Renters across Great Britain are spending a slightly smaller share of their income on housing but affordability pressures remain entrenched across much of the country.
New research from Dwelly shows tenants now spend 40.9% of their income on rent, down from 41.5% a year earlier. In England, the figure remains higher at 41.6%, albeit also down year-on-year.
The marginal improvement has been driven primarily by wage growth rather than falling rents. Earnings have increased by 5.4% over the past year, outpacing rental growth of 3.9%, easing the overall burden.
However, regional disparities remain pronounced. London recorded the largest improvement, with stronger earnings growth reducing the proportion of income spent on rent by more than two percentage points.
LEAST AFFORDABLE
Despite this, the capital remains the least affordable market, with renters still spending close to half their income on housing.
Elsewhere, Scotland, the South East, East of England and Wales also saw modest improvements, as wages rose faster than rents.
In contrast, affordability has worsened in several regions where rental growth has outstripped earnings. The North East and North West recorded the sharpest increases in the share of income required to rent, reflecting stronger rental inflation in traditionally more affordable areas.
STRONGER WAGE GROWTH
Sam Humphreys (main picture, inset), Head of M&A at Dwelly, says: “On the face of it, a reduction in the proportion of income required to cover rent is positive but it’s important to understand what’s driving it.

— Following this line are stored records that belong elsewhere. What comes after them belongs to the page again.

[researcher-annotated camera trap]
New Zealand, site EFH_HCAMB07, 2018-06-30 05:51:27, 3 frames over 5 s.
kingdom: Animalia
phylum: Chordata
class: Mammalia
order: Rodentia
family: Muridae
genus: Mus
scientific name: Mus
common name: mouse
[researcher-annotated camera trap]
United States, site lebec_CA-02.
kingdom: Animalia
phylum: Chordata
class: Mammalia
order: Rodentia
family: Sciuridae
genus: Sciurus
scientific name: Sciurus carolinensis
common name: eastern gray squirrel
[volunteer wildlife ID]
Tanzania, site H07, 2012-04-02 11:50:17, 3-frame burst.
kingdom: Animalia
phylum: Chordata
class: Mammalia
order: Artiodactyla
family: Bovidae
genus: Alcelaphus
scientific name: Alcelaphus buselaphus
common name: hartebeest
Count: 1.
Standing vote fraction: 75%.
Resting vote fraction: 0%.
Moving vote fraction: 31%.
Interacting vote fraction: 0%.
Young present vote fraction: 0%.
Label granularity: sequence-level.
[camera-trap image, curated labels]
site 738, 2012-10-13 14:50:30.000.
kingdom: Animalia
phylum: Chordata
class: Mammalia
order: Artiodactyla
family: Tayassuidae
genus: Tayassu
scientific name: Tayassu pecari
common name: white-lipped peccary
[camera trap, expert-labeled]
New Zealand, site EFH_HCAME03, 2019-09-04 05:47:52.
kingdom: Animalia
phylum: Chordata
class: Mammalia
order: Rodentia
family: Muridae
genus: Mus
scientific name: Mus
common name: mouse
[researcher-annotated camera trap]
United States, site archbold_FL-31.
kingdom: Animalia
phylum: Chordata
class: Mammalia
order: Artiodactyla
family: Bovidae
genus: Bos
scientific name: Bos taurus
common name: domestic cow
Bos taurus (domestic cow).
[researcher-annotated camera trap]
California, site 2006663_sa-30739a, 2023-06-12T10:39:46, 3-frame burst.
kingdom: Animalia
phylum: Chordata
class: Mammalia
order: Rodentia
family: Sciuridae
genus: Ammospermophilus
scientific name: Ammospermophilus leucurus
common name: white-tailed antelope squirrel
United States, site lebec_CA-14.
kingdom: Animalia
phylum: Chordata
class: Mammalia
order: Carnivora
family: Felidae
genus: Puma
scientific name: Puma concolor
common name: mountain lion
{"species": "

“In many cases, this improvement is down to stronger wage growth rather than any meaningful reduction in rental costs, and it’s also being seen in areas that remain some of the least affordable when you look at the overall share of income required.
“At the same time, the more affordable regions are now seeing the strongest increases in the proportion of income needed to rent, which shows that affordability pressures are still building across much of the country.”
COST MANAGEMENT
He adds: “So while there are some encouraging signs, the reality is that more needs to be done to improve affordability, particularly as further legislative changes through the Renters’ Rights Act begin to take effect and increase the cost and resource required to manage rental properties.
“This is where technology is starting to play a more important role. By streamlining processes and reducing the administrative burden on agents, it allows them to operate more efficiently, which in turn helps landlords manage costs and maintain more sustainable rental pricing in what remains a challenging environment.”